## [Vorliegender Text]
Wie ein Gebärdensprach-Avatar Barrieren abbauen soll
RTS und SWISS TXT entwickeln einen Gebärdensprach-Avatar. Dieser soll Gehörlosen künftig den Zugang zu Wetterberichten erleichtern und langfristig die Barrierefreiheit im Angebot der SRG erhöhen.
Zwei mögliche Prototypen eines Gebärdensprach-Avatars – einmal animiert und einmal fotorealistisch (Video: Sign Time GmbH)
In der Schweiz leben über 20'000 gehörlose Menschen. Sie sind auf Gebärdensprachübersetzung angewiesen, um audiovisuelle Inhalte in ihrer Muttersprache konsumieren und vollständig verstehen zu können. Trotz zunehmender Anstrengungen bleibt für diese Zuschauer:innengruppe ein grosser Teil des Inhalts nur beschränkt zugänglich – eine Lücke, die SWISS TXT sukzessive schliessen will. «Unser Ziel ist es, die Arbeit unserer Gebärdensprachübersetzer:innen mit einem Avatar zu ergänzen, sodass wir irgendwann 100 Prozent Barrierefreiheit erreichen», erklärt Natacha Meier, Leiterin Service- und Produktmanagement Gebärdensprache bei SWISS TXT. In einem Pilotprojekt arbeitet SWISS TXT an der Entwicklung eines KI-gestützten Gebärdensprach-Avatars, der in einer ersten Phase in der Wetterberichterstattung von RTS eingesetzt wird und sich nach den KI-Prinzipien der SRG richtet.

Natacha Meier
Leiterin Service- und Produktmanagement Gebärdensprache bei SWISS TXT
(Bild: SRF/Gian Vaitl)

## [Ziel der Aufgabe]
Gib bitte aus dem Text über den Gebärdensprach-Avatar die Stelle von „Wie ein Gebärdensprach-Avatar“ bis einschließlich „Sign Time GmbH)“ wörtlich wieder.

## [Gespeicherte Daten]
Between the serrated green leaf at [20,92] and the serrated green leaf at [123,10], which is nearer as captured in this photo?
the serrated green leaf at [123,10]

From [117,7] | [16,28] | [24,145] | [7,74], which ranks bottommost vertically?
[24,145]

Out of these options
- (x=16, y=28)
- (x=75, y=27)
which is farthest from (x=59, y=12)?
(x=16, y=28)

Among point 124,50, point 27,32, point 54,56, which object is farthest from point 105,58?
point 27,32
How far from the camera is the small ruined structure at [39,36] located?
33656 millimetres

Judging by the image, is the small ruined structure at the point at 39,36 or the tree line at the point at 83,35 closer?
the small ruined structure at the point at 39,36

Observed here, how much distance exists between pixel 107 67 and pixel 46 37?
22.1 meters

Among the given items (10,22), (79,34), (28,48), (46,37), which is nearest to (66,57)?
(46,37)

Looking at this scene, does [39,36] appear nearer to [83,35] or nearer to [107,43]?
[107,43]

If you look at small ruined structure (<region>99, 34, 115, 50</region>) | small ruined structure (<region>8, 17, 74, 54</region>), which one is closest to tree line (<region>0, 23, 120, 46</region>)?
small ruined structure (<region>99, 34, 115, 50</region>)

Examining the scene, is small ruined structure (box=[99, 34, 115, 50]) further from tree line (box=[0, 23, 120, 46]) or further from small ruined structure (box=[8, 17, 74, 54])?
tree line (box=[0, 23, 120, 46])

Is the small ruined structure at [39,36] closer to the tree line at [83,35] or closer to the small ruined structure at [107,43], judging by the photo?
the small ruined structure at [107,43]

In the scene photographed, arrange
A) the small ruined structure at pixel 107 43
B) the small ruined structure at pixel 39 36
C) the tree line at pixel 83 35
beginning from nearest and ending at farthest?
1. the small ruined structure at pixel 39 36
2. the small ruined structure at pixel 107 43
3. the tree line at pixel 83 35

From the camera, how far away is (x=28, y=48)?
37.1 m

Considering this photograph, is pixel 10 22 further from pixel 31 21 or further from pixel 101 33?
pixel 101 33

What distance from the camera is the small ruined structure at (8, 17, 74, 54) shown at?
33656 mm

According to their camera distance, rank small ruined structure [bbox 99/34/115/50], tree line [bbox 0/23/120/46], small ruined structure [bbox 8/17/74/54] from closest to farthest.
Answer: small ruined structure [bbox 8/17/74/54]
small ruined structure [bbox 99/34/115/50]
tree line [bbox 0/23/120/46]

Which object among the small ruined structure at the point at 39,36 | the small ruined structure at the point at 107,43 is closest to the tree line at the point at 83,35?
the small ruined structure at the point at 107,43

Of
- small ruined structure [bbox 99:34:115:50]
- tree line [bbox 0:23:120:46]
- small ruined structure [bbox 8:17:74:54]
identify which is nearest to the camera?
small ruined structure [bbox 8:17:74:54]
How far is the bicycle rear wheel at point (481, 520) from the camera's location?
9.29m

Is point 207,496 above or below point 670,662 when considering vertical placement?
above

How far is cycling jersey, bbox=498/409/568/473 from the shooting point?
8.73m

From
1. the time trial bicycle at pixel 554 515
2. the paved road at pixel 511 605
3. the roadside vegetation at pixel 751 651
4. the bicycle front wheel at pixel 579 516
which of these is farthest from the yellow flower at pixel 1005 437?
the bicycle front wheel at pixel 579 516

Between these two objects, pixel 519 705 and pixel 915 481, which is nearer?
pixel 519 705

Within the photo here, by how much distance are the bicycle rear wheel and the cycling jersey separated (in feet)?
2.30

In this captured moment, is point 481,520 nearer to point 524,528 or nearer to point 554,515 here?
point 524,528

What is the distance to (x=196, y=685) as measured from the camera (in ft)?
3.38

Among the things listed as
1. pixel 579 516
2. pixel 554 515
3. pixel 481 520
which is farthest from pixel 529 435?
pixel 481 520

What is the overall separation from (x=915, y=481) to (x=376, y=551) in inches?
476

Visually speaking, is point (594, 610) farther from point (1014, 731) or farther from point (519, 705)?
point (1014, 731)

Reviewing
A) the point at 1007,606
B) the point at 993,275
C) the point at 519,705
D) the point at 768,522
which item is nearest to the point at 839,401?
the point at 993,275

## [Lösung]
Wie ein Gebärdensprach-Avatar Barrieren abbauen soll
RTS und SWISS TXT entwickeln einen Gebärdensprach-Avatar. Dieser soll Gehörlosen künftig den Zugang zu Wetterberichten erleichtern und langfristig die Barrierefreiheit im Angebot der SRG erhöhen.
Zwei mögliche Prototypen eines Gebärdensprach-Avatars – einmal animiert und einmal fotorealistisch (Video: Sign Time GmbH)